Os Marajás da República

“Você acredita que um Marajá da Índia ganhe a mixaria de 200 a 300.000 cruzeiros mensais?”

Esta foi a pergunta formulada pelo personagem de uma das obras do poeta Carlos Drummond de Andrade. Tudo leva a crer que foi a partir dessa referência literária que o substantivo masculino Marajá (que antes designava apenas um alto manda-chuva do Oriente) se transformou em adjetivante pejorativo para se referir a pessoas que recebessem salários exorbitantes, comparados com os ganhos dos trabalhadores comuns. E, por volta da década de 1950, volta e meia, a chamada mídia caía de pau nos estivadores do cais do porto, taxando-os de Marajás simplesmente porque ganhavam muito acima da média dos operários brasileiros. Aqui pra nós, tratava-se de uma baita injustiça, já que os referidos trabalhavam tal qual burros de carga, usufruindo os dividendos das toneladas que carregavam sobre os ombros, muitas vezes varando madrugadas.

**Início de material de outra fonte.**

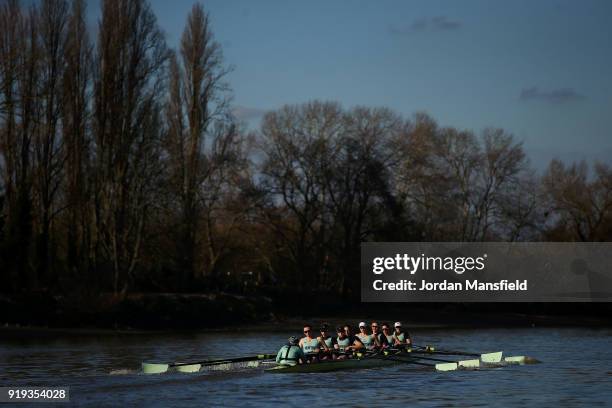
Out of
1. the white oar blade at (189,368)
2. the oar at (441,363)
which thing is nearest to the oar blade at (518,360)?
the oar at (441,363)

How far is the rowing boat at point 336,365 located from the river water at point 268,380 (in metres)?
0.25

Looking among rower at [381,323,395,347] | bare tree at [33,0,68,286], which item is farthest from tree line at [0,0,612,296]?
rower at [381,323,395,347]

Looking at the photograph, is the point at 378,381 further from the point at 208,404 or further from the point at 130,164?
the point at 130,164

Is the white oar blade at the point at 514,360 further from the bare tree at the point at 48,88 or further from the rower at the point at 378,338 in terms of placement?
the bare tree at the point at 48,88

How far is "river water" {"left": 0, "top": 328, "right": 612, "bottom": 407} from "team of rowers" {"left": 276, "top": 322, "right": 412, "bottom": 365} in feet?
2.12

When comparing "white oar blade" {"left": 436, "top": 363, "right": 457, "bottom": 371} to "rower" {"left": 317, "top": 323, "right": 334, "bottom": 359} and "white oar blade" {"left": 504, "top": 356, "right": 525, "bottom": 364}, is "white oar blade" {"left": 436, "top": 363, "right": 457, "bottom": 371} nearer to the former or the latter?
"white oar blade" {"left": 504, "top": 356, "right": 525, "bottom": 364}

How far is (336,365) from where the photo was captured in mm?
Result: 33344

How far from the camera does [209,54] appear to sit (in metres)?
63.6

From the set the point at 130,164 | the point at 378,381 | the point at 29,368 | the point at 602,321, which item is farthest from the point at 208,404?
the point at 602,321

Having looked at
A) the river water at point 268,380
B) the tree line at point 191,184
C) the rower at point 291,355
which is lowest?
the river water at point 268,380

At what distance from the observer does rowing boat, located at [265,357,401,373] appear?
32031 mm

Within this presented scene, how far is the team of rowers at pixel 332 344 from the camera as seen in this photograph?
105ft

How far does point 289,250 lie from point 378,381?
37.3 m

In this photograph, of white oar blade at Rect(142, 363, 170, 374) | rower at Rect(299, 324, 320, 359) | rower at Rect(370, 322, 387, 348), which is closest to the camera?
white oar blade at Rect(142, 363, 170, 374)
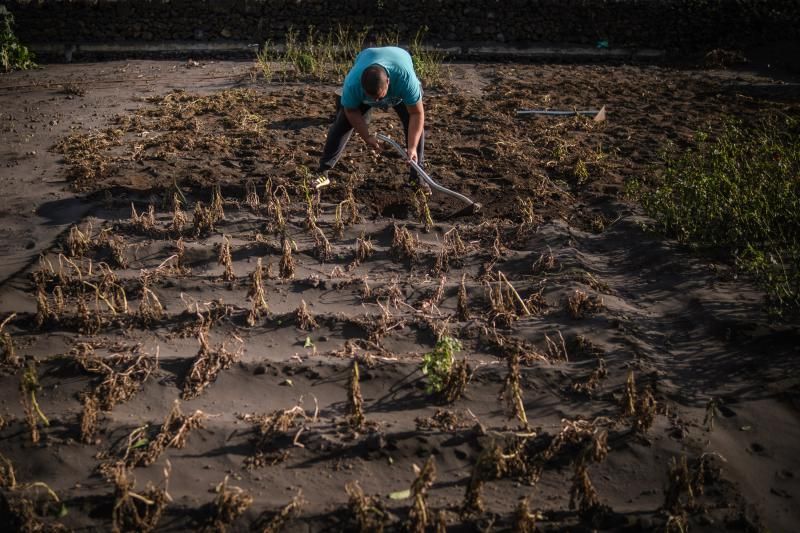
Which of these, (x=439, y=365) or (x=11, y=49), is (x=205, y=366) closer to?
(x=439, y=365)

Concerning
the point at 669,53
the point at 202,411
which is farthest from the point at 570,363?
the point at 669,53

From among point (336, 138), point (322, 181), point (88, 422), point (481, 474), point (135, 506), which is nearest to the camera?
point (135, 506)

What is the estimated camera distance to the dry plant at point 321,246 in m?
5.21

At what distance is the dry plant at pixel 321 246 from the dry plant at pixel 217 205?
0.75 meters

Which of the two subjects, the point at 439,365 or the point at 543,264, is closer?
the point at 439,365

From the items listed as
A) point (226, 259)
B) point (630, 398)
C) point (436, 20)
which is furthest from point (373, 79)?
point (436, 20)

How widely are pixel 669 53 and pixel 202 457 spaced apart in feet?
31.0

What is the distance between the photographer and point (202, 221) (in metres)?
5.55

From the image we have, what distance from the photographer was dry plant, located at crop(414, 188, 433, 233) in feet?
18.5

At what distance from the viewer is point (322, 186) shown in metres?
6.16

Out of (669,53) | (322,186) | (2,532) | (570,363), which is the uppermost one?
(669,53)

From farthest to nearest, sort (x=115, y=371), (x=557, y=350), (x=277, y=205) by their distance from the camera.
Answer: (x=277, y=205) < (x=557, y=350) < (x=115, y=371)

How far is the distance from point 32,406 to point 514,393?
2285 mm

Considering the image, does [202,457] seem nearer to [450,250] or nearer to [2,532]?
[2,532]
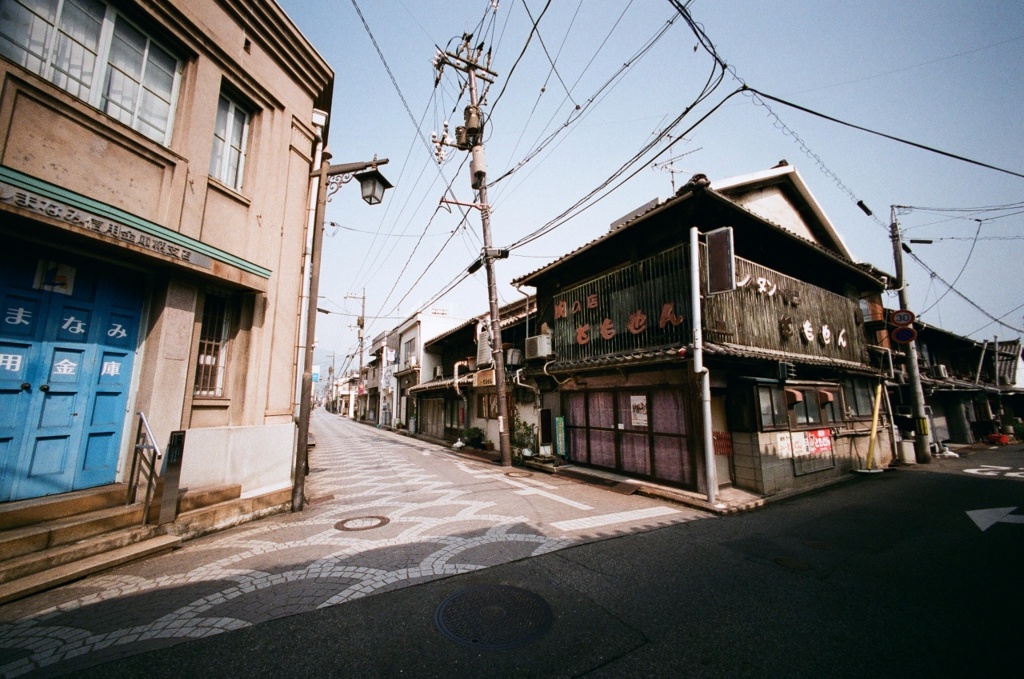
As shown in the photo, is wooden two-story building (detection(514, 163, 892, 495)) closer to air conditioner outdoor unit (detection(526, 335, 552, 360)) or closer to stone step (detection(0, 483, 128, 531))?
air conditioner outdoor unit (detection(526, 335, 552, 360))

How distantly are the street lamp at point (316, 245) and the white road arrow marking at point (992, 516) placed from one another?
13.2 m

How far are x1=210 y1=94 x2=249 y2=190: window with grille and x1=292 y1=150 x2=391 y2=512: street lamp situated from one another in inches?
59.7

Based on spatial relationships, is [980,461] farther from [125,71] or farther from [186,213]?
[125,71]

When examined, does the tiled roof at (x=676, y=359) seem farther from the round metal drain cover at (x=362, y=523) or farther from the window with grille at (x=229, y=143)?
the window with grille at (x=229, y=143)

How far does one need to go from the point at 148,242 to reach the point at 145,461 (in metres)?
3.47

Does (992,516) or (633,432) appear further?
(633,432)

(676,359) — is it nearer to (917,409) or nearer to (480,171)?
(480,171)

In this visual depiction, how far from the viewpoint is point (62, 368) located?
5.40 meters

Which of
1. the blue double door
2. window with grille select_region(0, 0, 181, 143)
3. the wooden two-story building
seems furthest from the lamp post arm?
the wooden two-story building

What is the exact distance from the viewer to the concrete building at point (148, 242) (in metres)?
5.00

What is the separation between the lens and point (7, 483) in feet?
15.9

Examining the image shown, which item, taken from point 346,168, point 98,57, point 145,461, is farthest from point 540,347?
point 98,57

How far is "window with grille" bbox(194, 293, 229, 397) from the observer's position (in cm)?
701

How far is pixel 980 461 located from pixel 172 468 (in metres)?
26.5
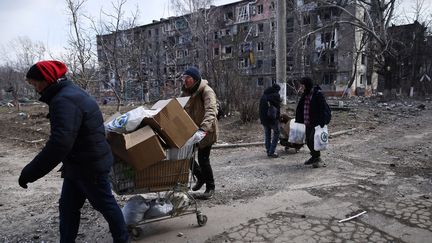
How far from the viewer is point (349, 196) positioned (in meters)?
4.90

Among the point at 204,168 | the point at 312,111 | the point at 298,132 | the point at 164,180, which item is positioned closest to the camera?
the point at 164,180

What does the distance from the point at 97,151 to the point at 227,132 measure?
8.54 m

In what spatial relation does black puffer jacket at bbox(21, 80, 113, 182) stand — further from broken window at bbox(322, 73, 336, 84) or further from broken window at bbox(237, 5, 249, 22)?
broken window at bbox(237, 5, 249, 22)

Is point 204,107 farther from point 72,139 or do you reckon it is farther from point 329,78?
point 329,78

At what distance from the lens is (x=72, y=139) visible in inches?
107

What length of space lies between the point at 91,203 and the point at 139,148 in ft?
2.14

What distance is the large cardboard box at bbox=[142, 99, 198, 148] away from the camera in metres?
3.51

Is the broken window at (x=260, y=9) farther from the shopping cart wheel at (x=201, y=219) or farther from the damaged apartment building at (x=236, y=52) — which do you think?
the shopping cart wheel at (x=201, y=219)

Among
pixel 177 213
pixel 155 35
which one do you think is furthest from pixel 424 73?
pixel 177 213

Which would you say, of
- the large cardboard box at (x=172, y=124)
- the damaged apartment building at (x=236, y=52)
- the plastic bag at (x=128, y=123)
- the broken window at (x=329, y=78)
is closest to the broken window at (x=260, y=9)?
the damaged apartment building at (x=236, y=52)

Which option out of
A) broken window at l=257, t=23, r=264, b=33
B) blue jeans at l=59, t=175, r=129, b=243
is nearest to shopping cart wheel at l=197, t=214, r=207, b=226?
blue jeans at l=59, t=175, r=129, b=243

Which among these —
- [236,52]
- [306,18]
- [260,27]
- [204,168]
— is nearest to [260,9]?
[260,27]

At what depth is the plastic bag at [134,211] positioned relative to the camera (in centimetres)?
363

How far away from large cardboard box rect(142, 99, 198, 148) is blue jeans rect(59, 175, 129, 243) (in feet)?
2.44
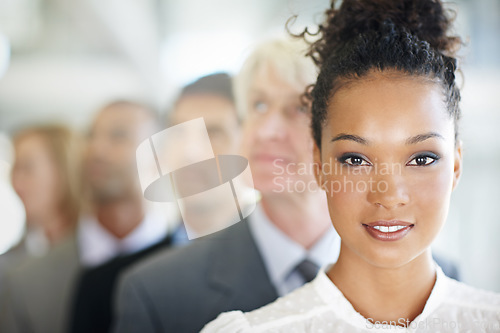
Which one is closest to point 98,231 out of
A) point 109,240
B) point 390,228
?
point 109,240

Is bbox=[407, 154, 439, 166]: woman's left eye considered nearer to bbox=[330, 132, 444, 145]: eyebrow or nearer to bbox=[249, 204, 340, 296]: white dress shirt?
bbox=[330, 132, 444, 145]: eyebrow

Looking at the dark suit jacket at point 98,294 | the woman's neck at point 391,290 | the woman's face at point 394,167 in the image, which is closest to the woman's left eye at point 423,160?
the woman's face at point 394,167

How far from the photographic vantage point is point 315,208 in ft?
3.08

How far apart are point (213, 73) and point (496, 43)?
645 millimetres

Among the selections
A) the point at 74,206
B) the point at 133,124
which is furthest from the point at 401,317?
the point at 74,206

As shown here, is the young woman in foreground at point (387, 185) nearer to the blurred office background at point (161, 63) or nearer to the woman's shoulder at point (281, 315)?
the woman's shoulder at point (281, 315)

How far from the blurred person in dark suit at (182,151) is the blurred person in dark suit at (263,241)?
0.21 feet

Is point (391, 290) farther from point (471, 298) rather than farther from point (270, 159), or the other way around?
point (270, 159)

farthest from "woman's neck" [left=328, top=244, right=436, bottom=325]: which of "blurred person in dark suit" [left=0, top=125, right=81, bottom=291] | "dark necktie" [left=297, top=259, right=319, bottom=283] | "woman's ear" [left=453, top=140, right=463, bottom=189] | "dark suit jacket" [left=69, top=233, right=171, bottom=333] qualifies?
"blurred person in dark suit" [left=0, top=125, right=81, bottom=291]

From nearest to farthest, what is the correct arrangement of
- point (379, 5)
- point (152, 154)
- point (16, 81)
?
point (379, 5)
point (152, 154)
point (16, 81)

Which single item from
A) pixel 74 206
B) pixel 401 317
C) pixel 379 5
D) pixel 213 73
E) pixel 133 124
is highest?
pixel 379 5

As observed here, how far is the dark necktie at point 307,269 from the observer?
89 centimetres

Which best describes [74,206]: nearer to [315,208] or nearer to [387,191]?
[315,208]

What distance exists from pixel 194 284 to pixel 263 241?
0.15 m
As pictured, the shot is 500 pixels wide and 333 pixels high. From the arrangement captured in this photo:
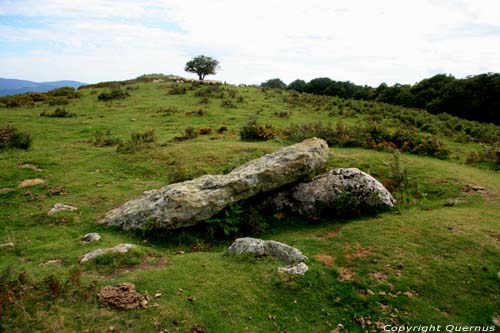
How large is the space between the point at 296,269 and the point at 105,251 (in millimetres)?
4712

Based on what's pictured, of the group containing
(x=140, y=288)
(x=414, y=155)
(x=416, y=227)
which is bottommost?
(x=140, y=288)

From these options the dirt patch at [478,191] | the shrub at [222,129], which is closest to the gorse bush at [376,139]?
the shrub at [222,129]

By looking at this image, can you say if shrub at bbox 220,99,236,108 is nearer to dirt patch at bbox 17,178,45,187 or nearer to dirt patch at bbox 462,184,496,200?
dirt patch at bbox 17,178,45,187

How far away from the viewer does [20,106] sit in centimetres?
3192

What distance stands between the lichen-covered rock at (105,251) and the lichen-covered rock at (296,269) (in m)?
3.90

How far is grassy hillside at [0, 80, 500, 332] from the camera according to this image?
6.73m

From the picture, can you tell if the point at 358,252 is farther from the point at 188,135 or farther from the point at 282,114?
the point at 282,114

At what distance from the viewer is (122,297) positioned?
685 centimetres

Além do vergonhoso Mensalão, a novidade noticiosa local é que os deputados federais continuam manobrando para não acabar com os irregulares 14º e 15º salários, que, por sinal, já foram extintos em maio pelos 81 parlamentares do Senado Federal e os 24 distritais da Câmara Legislativa. Ao comentar o assunto, me encho de náuseas, com certeza, da mesma forma como outros filhos desta gentil “pátria amada, Brasil”.

Para esses parlamentares que insistem em continuar deitados em berço esplêndido, mamando nas tetas pompudas do Congresso Nacional, convém lembrar que o salário mínimo, para 2012, foi limitado em exatos R$ 622, promulgado solenemente pela presidente Dilma.

Muito embora haja em sua classe alguns analfabetos hereditários, será que os nossos congressistas não conhecem a tabuada das quatro operações elementares? Somados seus 15 altos proventos mensais de R$ 25 mil reais, o total é de R$ 375 mil por ano. A bolada cresce com as “ajudas de custo” de muitos cifrões, que eles embolsam sutilmente, para cobrir despesas imaginárias, não obstante já tenham, de graça, hospedagem, passagens aéreas, trânsito livre para si e seus familiares na área da Saúde, gordas verbas de gabinete, entre outras benesses.

Diante de tal chocante evidência, é o caso de se perguntar: esses senhores são ou não são os novos Marajás da República?